SSIII-100, SSIII-200 and SSIII-300
Source
E.coli
Concentration
200 u/μl
Storage Buffer
20 mM Tris-HCl (pH 7.5), 1 mM DTT, 0.05% (v/v)Triton X-100, 0.1 mM EDTA, 0.1 M NaCl and 50% (v/v) glycerol.
Reaction Buffer (5x)
250 mM Tris-HCl (pH 8.3), 375 mM KCl, 15 mM MgCl2, and 50 mM DTT
Unit Definition
One unit of the enzyme incorporates 1 nmole of dTTP into acid-precipitable material in 10 minutes at 37˚C using poly (A):oligo (dT)25 as template-primer.
Quality Control
This enzyme has passed the quality control assays: SDS-PAGE analysis for purity, functional absence of endonuclease activities, functional absence of exonuclease activities, functional absence of protease activity.

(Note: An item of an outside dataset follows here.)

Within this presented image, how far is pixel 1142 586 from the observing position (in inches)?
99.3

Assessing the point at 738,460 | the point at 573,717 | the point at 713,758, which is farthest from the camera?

Storage and Handling: -20° C
Protocol
First-Strand cDNA Synthesis
Materials to Be Supplied by the User
The following procedure uses 10 pg to 5 µg of total RNA or 10 pg to 500 ng of mRNA.
Note: The 5X Reaction Buffer is compatible with enzymes used in a number of downstream applications. Typically there is no need for phenol extractions or ethanol precipitations using this protocol before any PCR amplification.